» Set task
Rewrite the lines from the one containing "Which would you" through the end of the items as a numbered list, omitting blank lines.

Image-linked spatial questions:
══════
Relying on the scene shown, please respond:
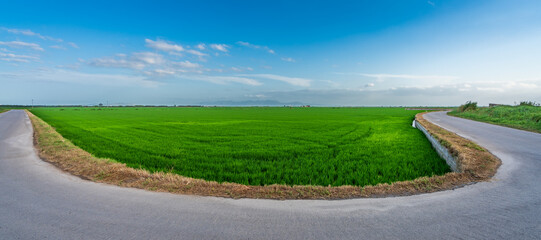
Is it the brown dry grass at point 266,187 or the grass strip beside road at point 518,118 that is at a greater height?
the grass strip beside road at point 518,118

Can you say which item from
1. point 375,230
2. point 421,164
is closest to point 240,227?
point 375,230

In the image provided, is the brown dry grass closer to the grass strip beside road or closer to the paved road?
the paved road

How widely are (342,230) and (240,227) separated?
129 cm

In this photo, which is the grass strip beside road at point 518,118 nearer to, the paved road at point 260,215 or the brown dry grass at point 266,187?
the brown dry grass at point 266,187

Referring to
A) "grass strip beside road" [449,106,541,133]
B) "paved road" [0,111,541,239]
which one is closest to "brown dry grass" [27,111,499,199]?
"paved road" [0,111,541,239]

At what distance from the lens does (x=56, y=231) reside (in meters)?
2.89

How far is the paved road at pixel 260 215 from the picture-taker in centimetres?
282

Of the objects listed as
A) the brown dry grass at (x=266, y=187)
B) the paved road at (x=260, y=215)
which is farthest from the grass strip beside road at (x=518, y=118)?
the paved road at (x=260, y=215)

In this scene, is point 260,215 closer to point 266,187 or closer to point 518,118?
point 266,187

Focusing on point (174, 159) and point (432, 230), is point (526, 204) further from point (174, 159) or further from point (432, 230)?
point (174, 159)

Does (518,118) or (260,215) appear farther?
(518,118)

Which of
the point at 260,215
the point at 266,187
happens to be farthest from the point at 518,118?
the point at 260,215

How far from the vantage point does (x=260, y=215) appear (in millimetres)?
3293

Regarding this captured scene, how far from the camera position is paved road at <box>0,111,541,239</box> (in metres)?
2.82
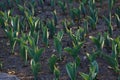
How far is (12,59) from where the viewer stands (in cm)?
365

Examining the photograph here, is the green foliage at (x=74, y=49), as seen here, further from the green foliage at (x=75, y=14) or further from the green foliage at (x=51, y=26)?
the green foliage at (x=75, y=14)

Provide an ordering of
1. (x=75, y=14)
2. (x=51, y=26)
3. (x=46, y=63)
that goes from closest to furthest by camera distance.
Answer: (x=46, y=63) < (x=51, y=26) < (x=75, y=14)

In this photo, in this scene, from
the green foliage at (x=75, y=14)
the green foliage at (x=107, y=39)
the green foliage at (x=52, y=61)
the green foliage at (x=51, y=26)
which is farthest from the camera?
the green foliage at (x=75, y=14)

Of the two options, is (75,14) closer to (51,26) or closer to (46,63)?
(51,26)

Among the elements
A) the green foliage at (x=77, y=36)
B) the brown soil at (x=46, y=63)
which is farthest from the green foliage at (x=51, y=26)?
the green foliage at (x=77, y=36)

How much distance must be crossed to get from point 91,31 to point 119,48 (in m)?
1.07

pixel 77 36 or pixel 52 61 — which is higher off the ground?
pixel 77 36

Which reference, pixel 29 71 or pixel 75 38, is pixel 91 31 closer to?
pixel 75 38

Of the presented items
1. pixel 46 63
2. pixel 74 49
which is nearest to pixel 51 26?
pixel 46 63

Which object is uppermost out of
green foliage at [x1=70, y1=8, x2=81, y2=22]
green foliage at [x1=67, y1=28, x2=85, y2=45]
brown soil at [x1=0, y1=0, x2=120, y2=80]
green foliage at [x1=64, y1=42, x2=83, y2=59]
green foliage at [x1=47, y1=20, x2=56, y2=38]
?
green foliage at [x1=70, y1=8, x2=81, y2=22]

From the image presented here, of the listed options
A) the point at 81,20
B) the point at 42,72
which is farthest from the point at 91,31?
the point at 42,72

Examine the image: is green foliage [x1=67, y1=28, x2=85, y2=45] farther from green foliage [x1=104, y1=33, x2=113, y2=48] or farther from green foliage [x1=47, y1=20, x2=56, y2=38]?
green foliage [x1=47, y1=20, x2=56, y2=38]

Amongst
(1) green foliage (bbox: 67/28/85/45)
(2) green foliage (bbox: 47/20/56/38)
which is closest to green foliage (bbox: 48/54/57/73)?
(1) green foliage (bbox: 67/28/85/45)

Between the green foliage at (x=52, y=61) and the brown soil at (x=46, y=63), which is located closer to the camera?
the green foliage at (x=52, y=61)
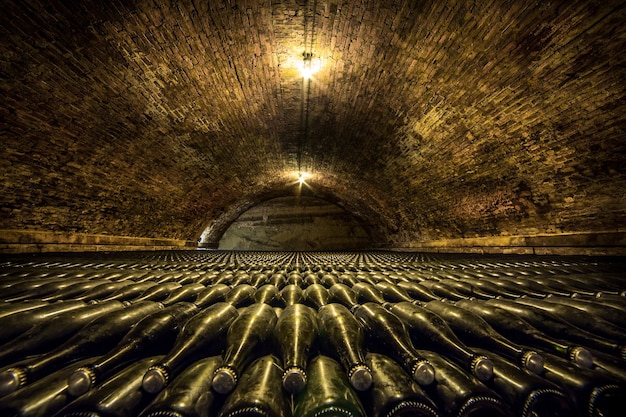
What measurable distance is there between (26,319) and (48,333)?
22 cm

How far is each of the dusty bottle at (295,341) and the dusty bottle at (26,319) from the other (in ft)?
3.47

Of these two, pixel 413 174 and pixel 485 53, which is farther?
pixel 413 174

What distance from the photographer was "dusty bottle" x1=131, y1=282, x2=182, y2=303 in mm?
1512

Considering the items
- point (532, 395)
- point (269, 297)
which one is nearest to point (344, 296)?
point (269, 297)

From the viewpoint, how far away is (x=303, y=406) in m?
0.66

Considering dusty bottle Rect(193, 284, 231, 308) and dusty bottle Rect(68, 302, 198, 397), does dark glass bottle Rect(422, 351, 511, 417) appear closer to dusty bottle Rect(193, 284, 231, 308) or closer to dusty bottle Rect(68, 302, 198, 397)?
dusty bottle Rect(68, 302, 198, 397)

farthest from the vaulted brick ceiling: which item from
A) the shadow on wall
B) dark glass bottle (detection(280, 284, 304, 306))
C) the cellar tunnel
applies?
the shadow on wall

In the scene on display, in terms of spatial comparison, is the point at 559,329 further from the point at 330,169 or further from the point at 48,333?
the point at 330,169

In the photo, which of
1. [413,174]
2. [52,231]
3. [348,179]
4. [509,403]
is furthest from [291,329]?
[348,179]

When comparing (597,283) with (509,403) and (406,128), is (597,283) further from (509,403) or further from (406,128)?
Answer: (406,128)

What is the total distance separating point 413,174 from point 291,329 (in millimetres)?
5419

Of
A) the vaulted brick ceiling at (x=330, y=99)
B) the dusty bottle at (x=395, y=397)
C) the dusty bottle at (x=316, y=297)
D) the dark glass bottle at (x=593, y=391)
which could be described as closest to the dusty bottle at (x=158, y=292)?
the dusty bottle at (x=316, y=297)

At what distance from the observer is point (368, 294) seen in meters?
1.59

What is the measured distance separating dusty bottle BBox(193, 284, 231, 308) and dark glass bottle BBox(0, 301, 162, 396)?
298 mm
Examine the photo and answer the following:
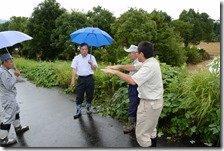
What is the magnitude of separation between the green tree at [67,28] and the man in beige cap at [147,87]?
14.3 m

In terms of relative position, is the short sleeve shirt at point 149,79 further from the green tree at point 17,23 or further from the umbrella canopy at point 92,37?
the green tree at point 17,23

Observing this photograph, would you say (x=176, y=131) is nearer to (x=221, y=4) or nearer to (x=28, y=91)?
(x=221, y=4)

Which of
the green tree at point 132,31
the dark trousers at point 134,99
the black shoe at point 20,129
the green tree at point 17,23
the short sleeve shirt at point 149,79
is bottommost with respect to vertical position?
the black shoe at point 20,129

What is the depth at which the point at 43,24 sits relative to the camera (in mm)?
18562

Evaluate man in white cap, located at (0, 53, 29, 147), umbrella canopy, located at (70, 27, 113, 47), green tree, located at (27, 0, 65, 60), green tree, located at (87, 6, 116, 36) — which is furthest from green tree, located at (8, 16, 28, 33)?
man in white cap, located at (0, 53, 29, 147)

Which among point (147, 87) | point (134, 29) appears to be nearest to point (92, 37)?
point (147, 87)

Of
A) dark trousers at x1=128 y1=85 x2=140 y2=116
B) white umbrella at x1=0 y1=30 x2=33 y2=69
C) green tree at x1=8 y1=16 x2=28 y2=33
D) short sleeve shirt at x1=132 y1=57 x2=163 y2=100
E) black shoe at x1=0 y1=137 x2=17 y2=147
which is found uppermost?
green tree at x1=8 y1=16 x2=28 y2=33

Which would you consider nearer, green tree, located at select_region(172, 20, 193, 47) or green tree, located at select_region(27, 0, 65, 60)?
green tree, located at select_region(27, 0, 65, 60)

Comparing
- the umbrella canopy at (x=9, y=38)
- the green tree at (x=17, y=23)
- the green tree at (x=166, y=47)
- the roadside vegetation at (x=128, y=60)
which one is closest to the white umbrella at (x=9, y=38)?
the umbrella canopy at (x=9, y=38)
══════
» Full solution
1. Which would you consider nearer, green tree, located at select_region(172, 20, 193, 47) or green tree, located at select_region(27, 0, 65, 60)?
2. green tree, located at select_region(27, 0, 65, 60)
3. Comparing
4. - the umbrella canopy at (x=9, y=38)
5. - the green tree at (x=17, y=23)
6. - the green tree at (x=166, y=47)
7. - the roadside vegetation at (x=128, y=60)
8. which one is closest to the white umbrella at (x=9, y=38)?
9. the umbrella canopy at (x=9, y=38)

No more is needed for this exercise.